Biochar waste derived electrodes performances in different bioelectrochemical applications

Microbial fuel cells (MFC), microbial electrolysis cells (MEC) and microbial electrosynthesis (MES) are environmentally friendly technologies that enable the use of organic waste as a source to produce renewable bioenergy. To optimise these systems and enhance bioenergy production the choice of cathode material is crucial.
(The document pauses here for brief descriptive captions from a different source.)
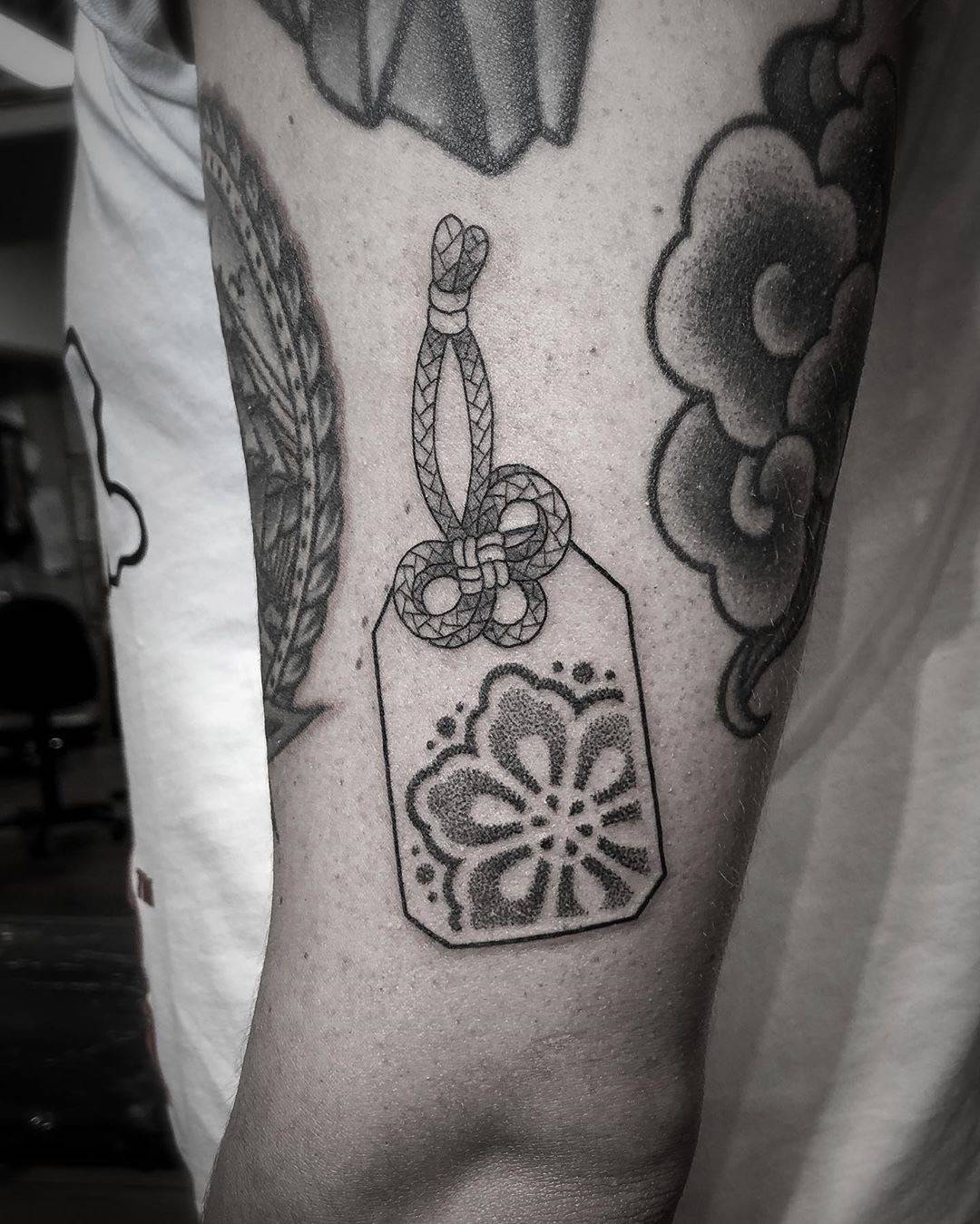 b体育：
上海纹身 点刺图腾纹身图案(图5)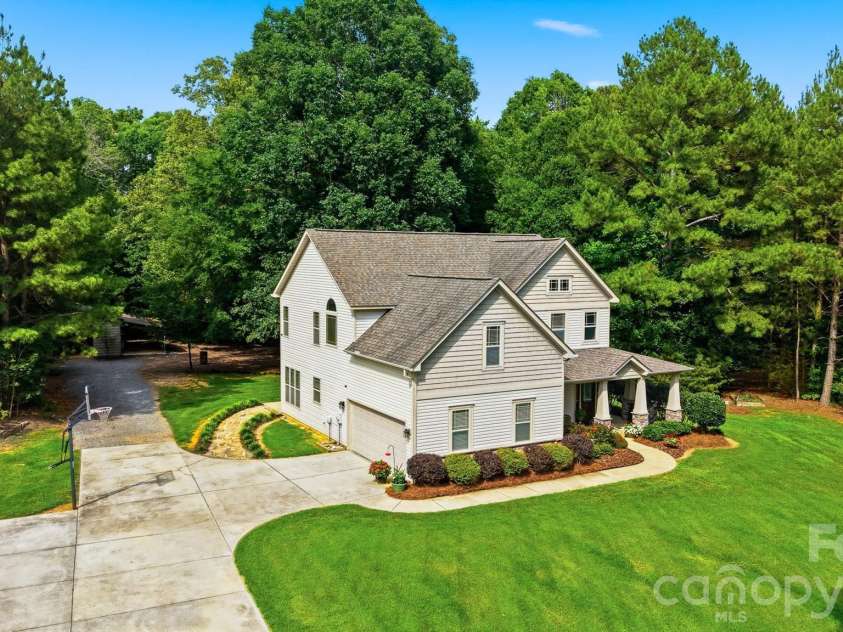 2419 Dellwood Drive, Monroe, NC 28112.  MLS# CAR4391464, YatesRealty ID 12639. 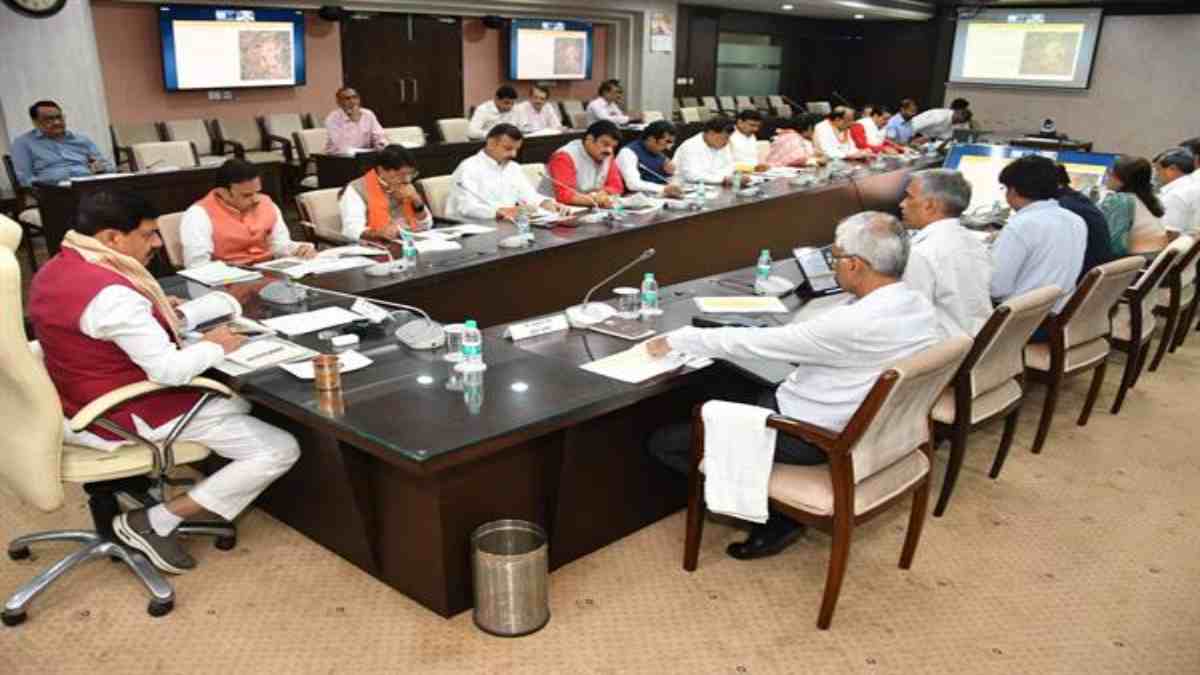 सिंहस्थ से जुड़े कामों की डेडलाइन तय: 2675 करोड़ के 33 कार्य को मिली स्वीकृति, CM डॉ. मोहन ने बैठक में दिए ये निर्देश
This work studied the performances of two ad hoc biochar-based cathode materials: one obtained from pyrolysis of organic fraction of municipal solid waste (OW) and the other of woody chips (WC). The use of these two materials was explored in the context of three different bioelectrochemical reactors scope: MFC, MEC and MES. Cathodes were characterized through composition (C, N, mineral content and fibres distribution), pH, specific surface area and infrared spectroscopy; then production of electricity, methane (CH4), and volatile fatty acids (VFAs) was described from carbon dioxide (CO2); and finally the microbial community was explored through 16S rRNA gene sequencing. WC-based electrodes performed better than OW-based ones. WC generated twice the amount of electricity than OW in MFC modality. In MEC modality, WC achieved both higher CH4 production and concentration than OW . In MES modality, WC produced ten times more acetic acid than OW . Best WC-biochar cathode performance was attributed to its higher Brunauer Emmett Teller (BET) value and its carbonaceous graphite-like structure.